-- Page text start --

Get the facts about Livable Wages at the Vermont Livable Wage website

Also learn more at the Burlington Education Association website

To learn more about Burlington Coalition for a Livable City email James Haslam at james@workerscenter.org

UVM Livable Wage Figures Misleading, Gap Still Remains

By Angela DiGiulio and Martine Burtis, UVM Students and Members of UVM Student Labor Action Project (SLAP)

On Friday April 27th, twelve UVM students from the Student Labor Action Project ended a five day hunger strike to urge the University to adopt livable wages for all workers on campus. The information presented on current compensation packages as well as subsequent media coverage, confused the message on whether UVM is paying a livable wage or not. Some of the media also incorrectly characterized our response to new wage calculations as "being confused" or "unaware" of current wages at UVM.

The reality at UVM is that a gap still exists between the lowest paid UVM workers and a livable wage. Also, other workers contracted by the University to work in our cafeterias or to construct new buildings on campus make less than a livable wage.

-- Page text end --
-- Extracted records start --

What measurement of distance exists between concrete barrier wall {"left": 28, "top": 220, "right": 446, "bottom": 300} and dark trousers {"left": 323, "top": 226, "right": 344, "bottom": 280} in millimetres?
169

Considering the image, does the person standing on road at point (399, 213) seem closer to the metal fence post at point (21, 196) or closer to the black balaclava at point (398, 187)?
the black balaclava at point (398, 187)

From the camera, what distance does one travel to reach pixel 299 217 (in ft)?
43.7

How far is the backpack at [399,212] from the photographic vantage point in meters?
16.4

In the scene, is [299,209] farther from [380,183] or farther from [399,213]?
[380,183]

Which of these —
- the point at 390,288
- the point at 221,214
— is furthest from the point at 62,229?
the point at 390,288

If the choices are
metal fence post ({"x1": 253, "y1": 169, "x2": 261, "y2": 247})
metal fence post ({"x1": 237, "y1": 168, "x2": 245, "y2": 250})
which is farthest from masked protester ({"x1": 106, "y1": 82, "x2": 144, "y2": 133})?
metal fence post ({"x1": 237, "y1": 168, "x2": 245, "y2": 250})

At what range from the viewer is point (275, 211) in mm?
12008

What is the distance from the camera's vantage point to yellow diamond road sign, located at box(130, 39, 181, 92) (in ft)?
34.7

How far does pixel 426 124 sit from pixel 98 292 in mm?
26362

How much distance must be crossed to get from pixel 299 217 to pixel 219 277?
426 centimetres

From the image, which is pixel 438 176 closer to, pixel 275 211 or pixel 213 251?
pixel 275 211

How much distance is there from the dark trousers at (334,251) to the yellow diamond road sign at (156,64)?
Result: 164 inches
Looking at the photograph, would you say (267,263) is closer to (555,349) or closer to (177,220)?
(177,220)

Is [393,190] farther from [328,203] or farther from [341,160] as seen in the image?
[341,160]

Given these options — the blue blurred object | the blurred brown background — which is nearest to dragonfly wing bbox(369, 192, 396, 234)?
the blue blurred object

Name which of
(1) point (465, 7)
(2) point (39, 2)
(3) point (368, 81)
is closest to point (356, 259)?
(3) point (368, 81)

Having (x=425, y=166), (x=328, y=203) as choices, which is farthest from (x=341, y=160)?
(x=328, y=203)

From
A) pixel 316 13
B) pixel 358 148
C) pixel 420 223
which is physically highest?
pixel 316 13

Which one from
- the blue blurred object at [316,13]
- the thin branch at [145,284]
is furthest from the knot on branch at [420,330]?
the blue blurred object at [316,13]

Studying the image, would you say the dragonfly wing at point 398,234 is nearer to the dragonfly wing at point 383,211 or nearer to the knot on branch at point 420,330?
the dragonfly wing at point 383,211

-- Extracted records end --

Problem set>
[A] Can you sum up the UVM livable wage article in two sentences?
[B] How would you put this sentence from the UVM livable wage article into Spanish: "The reality at UVM is that a gap still exists between the lowest paid UVM workers and a livable wage."
[C] Answer these questions using the UVM livable wage article:
(i) Whom should someone email to learn more about the Burlington Coalition for a Livable City?
(ii) How many days did the students' hunger strike last?
(iii) Which workers contracted by the University make less than a livable wage?

Written responses>
[A] Twelve UVM students from the Student Labor Action Project ended a five-day hunger strike on Friday, April 27th, to urge the University to adopt livable wages for all workers on campus. The authors say the compensation information and media coverage confused whether UVM pays a livable wage, and they state that a gap remains between the lowest paid UVM workers and a livable wage, while workers contracted for cafeterias and new construction also earn less than a livable wage.

[B] La realidad en UVM es que todavía existe una brecha entre los trabajadores peor pagados de UVM y un salario digno.

[C]
(i) James Haslam, at james@workerscenter.org.
(ii) Five days.
(iii) Those who work in the cafeterias or construct new buildings on campus.